* CHECK YOUR UNDERSTANDING *
1) In the essay on music discovery, which service gave the writer a personalized radio channel based on their music collection?
2) Carry on the essay on music discovery, picking up right after its final sentence.

* PROVIDED PASSAGE *
I’ve just had a revelation which as a musician who has observed the changes that have developed in the music industry over the years seems to explain something about what is happening in our wider society. It used to be that you discovered music mostly through word-of-mouth. Friends would recommend to you something which they liked which perhaps they thought you would like too. In order to strengthen the bond of friendship you might share a tape or CD or whatever and that would be accepted and tested by listening and then returned/reciprocated. Or you might go to a live gig, alone or with friends, but there was a connection with the band or performer which was tangible, conscious and to a certain extent rational and explainable. Even when you think about broadcasting, the DJ on the radio is still a person, albeit a professional, who is involved with us by conveying something of their passion about music. If they weren’t passionate about it why would they be in the job after all?
Now musical discovery can come in a wholly different way because technology has changed dramatically and streaming platforms like Apple Music or Spotify have such vast catalogues, which by extension we also have access to, and it is a question of “Where does one start”? In order to help listeners, and perhaps because initially it was a relatively simple matter for programmers to implement, the streaming services provided a recommended selection of music which was predicated on a minimal amount of personal input. I remember being quite fascinated (and perhaps obsessed) by the function provided by Last FM that would essentially give you a personalised radio channel based on your collection of music which I spent quite a long time assiduously building up by entering my own assorted records and CD’s. Now that streaming platforms are so mainstream people build up their collections online not based on any physical purchases whatsoever. The data generated by this behaviour substitutes for the outdated physical collection of music recordings and also allows streaming providers to continue in their practice of recommended music or personalised track selection. No longer is the music streaming business just a glorified jukebox but it has evolved into an intelligent provider of music. The underlying intelligence to its selections however is not based on direct or conscious human intervention even though the system itself was consciously created by human intelligence. The algorithms which are essentially programmes that take into account numerous variables and produce an output are now the mediators. The variables are wholly dependent on the mass of data gathered and analysed into discrete categories in a highly logical and systematic way. This information is outwith our conscious knowledge because naturally it is now incredibly vast in its scope.

* GIVEN INFORMATION *
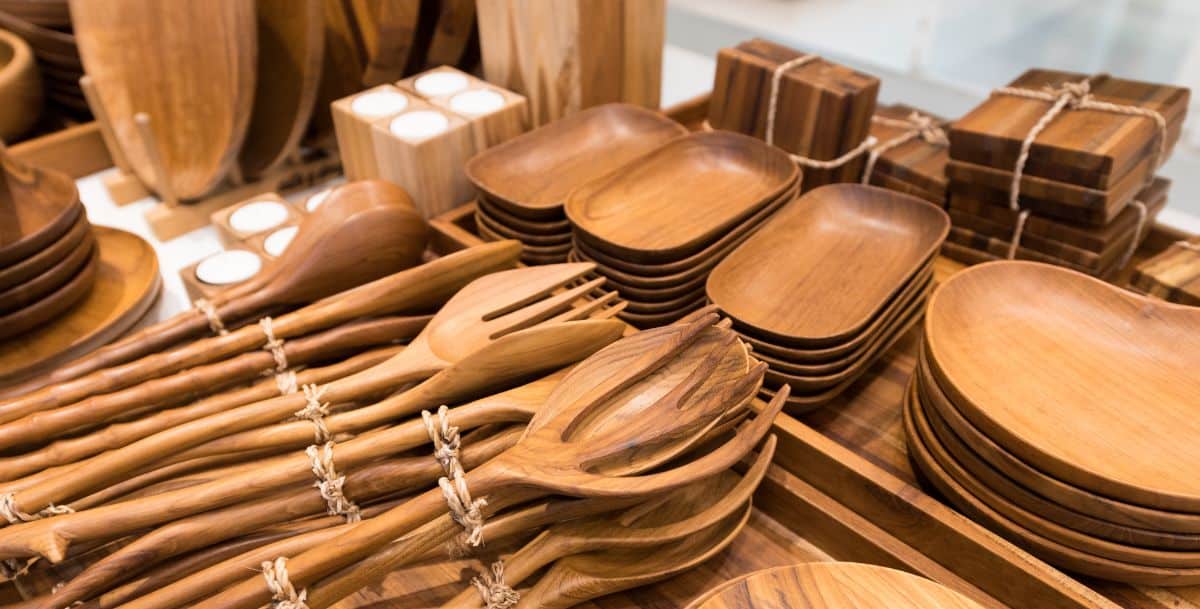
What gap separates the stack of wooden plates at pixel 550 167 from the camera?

* RESULTS FOR EACH TASK *
1) Last FM

2)
When I was younger I was given a book which became quite a big influence on me. The person who gave me it was a friend of my parents and she was a minister who was equally at home in the Christian and Buddhist traditions. The book was C. G. Jung’s autobiography “Memories, Dreams, Reflections” and it sparked off a lifelong interest in psychology. The reason why I’m bringing this up is because the insight that occurred to me today is how similar the concept which Jung proposed of a Collective Unconscious is to the data which we now call “Big Data”. The people who delve into the realm of Big Data as far as it relates to sociological phenomenon could be gleaning as much as the depth psychologist who investigates the workings of the Collective Unconscious. And there are features of both which relate very much to human experience and behaviour which is that the knowledge of them can be used for both good and not-so-good purposes. The algorithms for streaming music may be seen as a relatively benign use of Big Data, but we have all seen the darker side of it when it is abused for political purposes by the likes of Cambridge Analytica. The key thing is that Big Data gives us an insight into the quite powerful and deep currents at work within the human psyche, just as the concept of the Collective Unconscious might help a psychotherapist to unravel the dynamics within the mind of a patient. Both are really a form of modelling, an effective map of a region which is unknown territory for many and they allow for practical action to take place whilst exploring that territory which is an abstract and intangible world but one of great energy and power if tapped. And for some people power can be directly translated into wealth and so the desire to master this knowledge is paramount.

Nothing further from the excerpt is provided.